◆ **PASSAGE PROVIDED**:
— BEGIN —

Nonetheless, we will:



                                                           Alison T. White, Esq.
                                                    Office of Insurance Products
                                              Securities and Exchange Commission
                                                                  April 20, 2006
                                                                    Page 4 of 19


     -    add an additional line in the Fee Table to indicate that the maximum
          charge for the rider is 1.00%;

     -    disclose the maximum charge immediately above the current charge,
          which we will label as the "Current" charge;

     -    include the amount of the maximum charge for this rider in our
          calculation for the first Rev expense example, as shown in Attachment
          1; and

     -    revise the footnote to read as follows:

     This Rider is available only if you purchased the Waiver of Withdrawal
     Charge Rider as well. We do not currently impose the maximum charge shown,
     but reserve the right to do so on a uniform basis for all Accumulated Value
     Enhancement Riders issued in the same state.

Comment 13 (Rev): Please confirm supplementally, if true, that the expense
example information for the Revolution Extra variable annuity contract will not
include any incremental increase in fees attributable to the enhancement. The
prospectus states that the extra credit "will be treated for all purposes as
'earnings' under a Contract." If true, this would mean that the mortality and
expense charge does not apply to any enhancements.

RESPONSE 13: The expense example information for the Revolution Extra variable
annuity contract does not include any incremental increase in withdrawal charges
because of the existence of "extra credits." Separate Account charges and
certain rider fees, however, will be assessed against extra credits and included
in the calculation of amounts shown in the expense example. We will revise the
prospectus disclosure with respect to the Extra Credit feature, as contained in
the response to the question "How Will the Value of My Investment in the
Contract Change Over Time?" as follows:

     EXTRA CREDIT FEATURE

     (Available only on the Revolution Extra Variable Annuity Contracts)

— END —

◆ **RECORDS SHOWN**:
— BEGIN —

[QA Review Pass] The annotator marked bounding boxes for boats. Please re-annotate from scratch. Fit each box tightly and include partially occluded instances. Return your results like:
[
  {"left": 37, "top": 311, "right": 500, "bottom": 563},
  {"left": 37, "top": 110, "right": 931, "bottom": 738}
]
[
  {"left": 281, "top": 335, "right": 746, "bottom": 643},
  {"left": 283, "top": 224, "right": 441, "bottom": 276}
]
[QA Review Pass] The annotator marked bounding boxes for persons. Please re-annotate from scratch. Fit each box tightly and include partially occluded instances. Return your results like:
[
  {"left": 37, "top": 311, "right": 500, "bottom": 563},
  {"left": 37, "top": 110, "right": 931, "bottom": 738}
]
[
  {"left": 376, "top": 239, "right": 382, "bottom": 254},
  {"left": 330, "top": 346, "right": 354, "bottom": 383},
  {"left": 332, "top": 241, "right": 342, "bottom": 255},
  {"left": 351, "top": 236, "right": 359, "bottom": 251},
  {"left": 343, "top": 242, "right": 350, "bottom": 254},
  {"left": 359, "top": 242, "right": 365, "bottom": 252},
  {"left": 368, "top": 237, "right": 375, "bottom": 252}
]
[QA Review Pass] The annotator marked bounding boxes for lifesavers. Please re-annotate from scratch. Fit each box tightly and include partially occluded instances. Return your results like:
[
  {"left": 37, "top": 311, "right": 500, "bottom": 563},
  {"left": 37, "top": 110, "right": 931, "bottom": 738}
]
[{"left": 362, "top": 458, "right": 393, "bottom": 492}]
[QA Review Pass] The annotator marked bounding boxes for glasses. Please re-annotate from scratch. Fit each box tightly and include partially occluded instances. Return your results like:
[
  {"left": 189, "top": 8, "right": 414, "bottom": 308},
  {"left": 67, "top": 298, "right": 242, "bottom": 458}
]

— END —

◆ **DIRECTIVES**:
1: Copy, word for word, the part of the records that opens with the line containing "boxes for lifesavers." and runs through the end of the records.
2: Pick up the letter about annuity rider charges and prospectus disclosures where it stops, and keep writing it.

◆ **ANSWERS BELOW**:
1:
[QA Review Pass] The annotator marked bounding boxes for lifesavers. Please re-annotate from scratch. Fit each box tightly and include partially occluded instances. Return your results like:
[
  {"left": 37, "top": 311, "right": 500, "bottom": 563},
  {"left": 37, "top": 110, "right": 931, "bottom": 738}
]
[{"left": 362, "top": 458, "right": 393, "bottom": 492}]
[QA Review Pass] The annotator marked bounding boxes for glasses. Please re-annotate from scratch. Fit each box tightly and include partially occluded instances. Return your results like:
[
  {"left": 189, "top": 8, "right": 414, "bottom": 308},
  {"left": 67, "top": 298, "right": 242, "bottom": 458}
]

2:
     Each time you make a Purchase Payment, we will credit an extra amount to
     the total value of your Contract in addition to the amount of the Purchase
     Payment. If your Purchase Payment is greater than $10,000 and less than
     $2.5 million, the extra amount will be equal to 3.5% of the Purchase
     Payment. If your Purchase Payment is $2.5 million or more, the extra amount
     will be equal to 5.0% of the Purchase Payment. These extra amounts are
     referred to as extra credits. Each extra credit will be credited to your
     Contract at the same time the Purchase Payment is credited and will be
     allocated among the Variable Investment Options and the Fixed Investment
     Options in the same way that the Purchase Payment is allocated (see
     "Allocation of Purchase Payments"). However, each extra credit will be
     treated [ ]as "earnings" under your Contract, not as a Purchase Payment,
     for purposes of determining withdrawal charges. Amounts attributable to
     extra credits also will be considered "earnings" under a Contract for
     federal tax purposes and "earnings" with respect to our determination of
     certain benefits under your Contract and any optional benefit Riders that
     you may have purchased.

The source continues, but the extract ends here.